Walgreens is on a mission to attain provider status for its pharmacists.
An abundance of research has concluded that patients crave and care improves with broader scopes of practice for pharmacists. It's an uphill battle though as some organizations lobby against scope expansions.
Walgreens, the nation's second largest pharmacy company (behind CVS), is going full steam ahead to grow job descriptions for its 26,000-some pharmacists.
Mary Langowski, Walgreens Boots Alliance's executive vice president and U.S. healthcare president, said pharmacists are well positioned to take on extra duties and tackle obstacles made by workforce shortages.
She raised the example of blood pressure screenings, reasoning that it makes more sense for pharmacists to take on this role than primary care physicians, who are already burnt out.
"To the extent we can create better, faster, cheaper pharmacy operations, so that our pharmacists can do more and more and more, that's the ideal state," Ms. Langowski said at AHIP's 2024 conference in Las Vegas.
Before this "ideal state" can come alive, advocates for expanding pharmacist scopes of practice have to first contend with regulatory and reimbursement constraints. Some organizations argue that physicians have more training in clinical settings than pharmacists, but Ms.

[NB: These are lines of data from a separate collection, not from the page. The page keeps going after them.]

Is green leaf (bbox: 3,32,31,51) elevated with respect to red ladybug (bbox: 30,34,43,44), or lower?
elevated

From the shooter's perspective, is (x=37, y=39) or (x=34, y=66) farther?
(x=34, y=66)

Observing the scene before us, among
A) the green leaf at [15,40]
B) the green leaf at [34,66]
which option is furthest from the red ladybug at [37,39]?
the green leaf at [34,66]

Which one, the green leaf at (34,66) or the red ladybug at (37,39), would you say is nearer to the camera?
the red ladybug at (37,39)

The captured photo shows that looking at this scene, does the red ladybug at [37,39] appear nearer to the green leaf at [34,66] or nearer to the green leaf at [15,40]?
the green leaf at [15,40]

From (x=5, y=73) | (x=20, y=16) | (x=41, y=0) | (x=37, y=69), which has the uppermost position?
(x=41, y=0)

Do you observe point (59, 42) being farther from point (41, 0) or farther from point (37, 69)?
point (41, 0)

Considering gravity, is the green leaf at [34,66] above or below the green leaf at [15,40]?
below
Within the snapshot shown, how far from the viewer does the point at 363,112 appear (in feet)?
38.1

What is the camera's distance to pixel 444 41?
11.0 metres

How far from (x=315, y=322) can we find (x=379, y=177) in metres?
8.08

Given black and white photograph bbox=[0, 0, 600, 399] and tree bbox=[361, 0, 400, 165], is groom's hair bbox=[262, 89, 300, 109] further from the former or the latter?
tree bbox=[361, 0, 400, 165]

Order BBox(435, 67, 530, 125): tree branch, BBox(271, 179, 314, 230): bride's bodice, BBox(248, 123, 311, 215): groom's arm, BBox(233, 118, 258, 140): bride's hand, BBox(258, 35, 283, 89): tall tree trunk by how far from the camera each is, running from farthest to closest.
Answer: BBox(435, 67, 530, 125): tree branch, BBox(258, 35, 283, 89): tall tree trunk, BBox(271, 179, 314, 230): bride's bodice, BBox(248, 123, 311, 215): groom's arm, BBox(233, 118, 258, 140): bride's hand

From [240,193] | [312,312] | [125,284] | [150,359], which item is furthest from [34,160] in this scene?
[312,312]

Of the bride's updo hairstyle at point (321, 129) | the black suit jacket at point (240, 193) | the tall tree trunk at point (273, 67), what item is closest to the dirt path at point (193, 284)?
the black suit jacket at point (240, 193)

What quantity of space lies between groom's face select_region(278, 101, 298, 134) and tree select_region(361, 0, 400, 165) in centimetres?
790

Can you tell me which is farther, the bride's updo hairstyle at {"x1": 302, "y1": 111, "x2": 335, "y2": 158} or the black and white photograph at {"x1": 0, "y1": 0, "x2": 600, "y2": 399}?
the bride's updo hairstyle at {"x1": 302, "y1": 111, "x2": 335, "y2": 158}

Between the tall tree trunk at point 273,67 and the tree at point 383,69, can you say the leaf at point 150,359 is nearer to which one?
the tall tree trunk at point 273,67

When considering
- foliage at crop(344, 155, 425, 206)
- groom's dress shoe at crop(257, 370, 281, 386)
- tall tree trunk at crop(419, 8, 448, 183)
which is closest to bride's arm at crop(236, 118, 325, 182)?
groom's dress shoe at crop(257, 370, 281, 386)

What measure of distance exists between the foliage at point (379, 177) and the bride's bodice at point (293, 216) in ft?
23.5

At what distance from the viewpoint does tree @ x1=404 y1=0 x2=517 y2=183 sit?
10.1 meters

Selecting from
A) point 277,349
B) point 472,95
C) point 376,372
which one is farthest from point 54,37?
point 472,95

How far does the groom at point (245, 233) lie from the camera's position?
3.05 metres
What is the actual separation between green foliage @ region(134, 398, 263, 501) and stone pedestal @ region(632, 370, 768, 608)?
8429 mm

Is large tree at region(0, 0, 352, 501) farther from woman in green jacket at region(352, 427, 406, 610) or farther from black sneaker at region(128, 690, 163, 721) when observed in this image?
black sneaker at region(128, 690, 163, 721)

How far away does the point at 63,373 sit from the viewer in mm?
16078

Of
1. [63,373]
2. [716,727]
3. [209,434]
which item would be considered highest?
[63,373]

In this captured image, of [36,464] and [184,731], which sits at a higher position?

Langowski said it isn't an either/or, but a both/and.
"We want to partner with physicians," she said. "This is all totally complimentary to the rest of the activity that's going on in the healthcare system."
"There's a lot of old paradigms out there, and a lot of old regulatory regimes and a lot of entrenched interests that are making it difficult for us to make progress on that, but we're gonna keep fighting on it," Ms. Langowski said. "It's so important for us to kind of crack that open for pharmacists."